Acute fatty liver of pregnancy (AFLP) is a serious complication unique to pregnancy first described by Sheehan in 1940.  It is characterized by microvesicular steatosis in the liver. The foremost cause of AFLP is thought to be due to a mitochondrial dysfunction in the oxidation of fatty acids leading to an accumulation in hepatocytes. The infiltration of fatty acids causes acute liver insufficiency, which leads to most of the symptoms that present in this condition. If not diagnosed and treated promptly, AFLP can result in high maternal and neonatal morbidity and mortality.
The exact pathophysiology of AFLP is unknown. AFLP is unique to pregnancy.  There does not appear to be a predilection for any geographical area or race. It appears to occur more commonly in primiparous women than multiparous women.
Women who develop AFLP are more likely to have a heterozygous long-chain 3-hydroxyacyl-coenzyme A dehydrogenase (LCHAD) deficiency. LCHAD is found on the mitochondrial membrane and is involved in the beta oxidation of long-chain fatty acids. This gene mutation is recessive; therefore, outside of pregnancy under normal physiological conditions, women have normal fatty acid oxidation. However, if the fetus is homozygous for this mutation, it will be unable to oxidize fatty acids. These acids are passed to the mother, who, because of diminished enzyme function, cannot metabolize the additional fatty acids. This results in hepatic strain leading to the development of AFLP, which can be relieved by delivery of the infant. [3, 4]
AFLP affects 1 in 7000 to 1 in 16,000 deliveries. There is a predilection for nulliparous women and women with multiple gestations.
Due to advances in diagnostic strategies and supportive care, maternal mortality and perinatal morbidity of AFLP has declined. In the 1980s, Kaplan reported a mortality rate for both mother and fetus of about 85%.  Maternal mortality is now estimated to be 12.5-18%, with a neonatal mortality rate of 7-66%. [6, 7]

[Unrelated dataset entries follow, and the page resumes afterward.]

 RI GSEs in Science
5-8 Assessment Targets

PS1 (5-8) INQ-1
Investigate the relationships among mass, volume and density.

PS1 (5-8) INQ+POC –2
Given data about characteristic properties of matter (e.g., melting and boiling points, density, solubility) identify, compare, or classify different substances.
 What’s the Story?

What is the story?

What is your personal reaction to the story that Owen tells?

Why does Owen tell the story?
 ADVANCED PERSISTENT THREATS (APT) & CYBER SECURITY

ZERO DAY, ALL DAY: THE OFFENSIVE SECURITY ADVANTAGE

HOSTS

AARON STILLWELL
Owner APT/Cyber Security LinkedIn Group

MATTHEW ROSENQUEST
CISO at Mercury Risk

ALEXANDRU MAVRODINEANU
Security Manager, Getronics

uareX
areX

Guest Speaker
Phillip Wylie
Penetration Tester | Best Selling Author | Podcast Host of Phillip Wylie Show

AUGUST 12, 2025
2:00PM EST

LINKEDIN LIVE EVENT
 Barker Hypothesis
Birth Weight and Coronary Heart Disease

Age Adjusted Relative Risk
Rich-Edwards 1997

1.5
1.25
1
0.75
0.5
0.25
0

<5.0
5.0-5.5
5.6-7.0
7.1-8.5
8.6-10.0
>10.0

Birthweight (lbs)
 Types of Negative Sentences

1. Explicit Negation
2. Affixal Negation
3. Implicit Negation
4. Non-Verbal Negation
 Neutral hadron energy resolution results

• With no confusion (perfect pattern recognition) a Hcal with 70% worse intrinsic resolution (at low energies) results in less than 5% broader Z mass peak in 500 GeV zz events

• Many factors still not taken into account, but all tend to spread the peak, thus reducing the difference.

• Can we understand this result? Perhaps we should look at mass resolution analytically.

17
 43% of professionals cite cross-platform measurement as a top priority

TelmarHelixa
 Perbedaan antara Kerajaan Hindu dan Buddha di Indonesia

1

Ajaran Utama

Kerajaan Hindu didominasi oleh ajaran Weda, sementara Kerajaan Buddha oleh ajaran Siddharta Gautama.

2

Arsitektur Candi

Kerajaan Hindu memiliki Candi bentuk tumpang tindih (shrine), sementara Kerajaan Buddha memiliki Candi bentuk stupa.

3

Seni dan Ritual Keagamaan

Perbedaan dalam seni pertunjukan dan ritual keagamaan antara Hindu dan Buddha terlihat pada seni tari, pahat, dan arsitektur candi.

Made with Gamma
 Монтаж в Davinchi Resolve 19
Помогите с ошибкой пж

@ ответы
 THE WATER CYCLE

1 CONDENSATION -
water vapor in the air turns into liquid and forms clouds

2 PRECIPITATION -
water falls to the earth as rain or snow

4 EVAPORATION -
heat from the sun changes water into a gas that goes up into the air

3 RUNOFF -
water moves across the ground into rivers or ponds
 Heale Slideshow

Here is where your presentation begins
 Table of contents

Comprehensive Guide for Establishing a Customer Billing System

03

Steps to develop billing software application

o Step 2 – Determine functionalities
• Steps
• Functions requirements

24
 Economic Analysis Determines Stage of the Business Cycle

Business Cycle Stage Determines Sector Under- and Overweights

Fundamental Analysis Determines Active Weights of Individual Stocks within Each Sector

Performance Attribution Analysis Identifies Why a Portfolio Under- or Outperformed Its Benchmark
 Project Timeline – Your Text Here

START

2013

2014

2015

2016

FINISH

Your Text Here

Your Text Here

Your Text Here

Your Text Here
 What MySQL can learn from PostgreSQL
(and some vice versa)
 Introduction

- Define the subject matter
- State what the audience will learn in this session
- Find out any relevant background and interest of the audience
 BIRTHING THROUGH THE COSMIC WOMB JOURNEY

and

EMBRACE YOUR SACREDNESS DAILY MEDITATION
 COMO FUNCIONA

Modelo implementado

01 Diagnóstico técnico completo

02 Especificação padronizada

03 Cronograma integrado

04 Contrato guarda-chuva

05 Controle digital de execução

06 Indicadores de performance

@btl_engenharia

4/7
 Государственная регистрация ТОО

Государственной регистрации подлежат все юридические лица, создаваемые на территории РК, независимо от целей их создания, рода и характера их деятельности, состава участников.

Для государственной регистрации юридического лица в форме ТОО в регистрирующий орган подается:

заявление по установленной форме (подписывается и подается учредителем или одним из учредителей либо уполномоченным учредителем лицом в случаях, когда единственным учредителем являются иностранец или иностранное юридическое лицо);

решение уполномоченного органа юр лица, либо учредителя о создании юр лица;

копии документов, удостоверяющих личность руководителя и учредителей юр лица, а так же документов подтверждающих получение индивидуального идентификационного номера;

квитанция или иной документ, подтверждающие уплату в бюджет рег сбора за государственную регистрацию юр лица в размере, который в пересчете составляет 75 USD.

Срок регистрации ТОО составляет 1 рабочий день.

While laboratory abnormalities may persist after delivery, in rare cases patients may progress to hepatic failure with the need for liver transplantation. 
Morbidity of the infant includes increased risk of cardiomyopathy, neuropathy, myopathy, nonketotic hypoglycemia, hepatic failure, and death associated with fatty acid oxidation defects in newborns.
No ethnic or regional variability is apparent.
This condition is unique to pregnancy and therefore only affects women.
This condition can affect any woman of child-bearing age.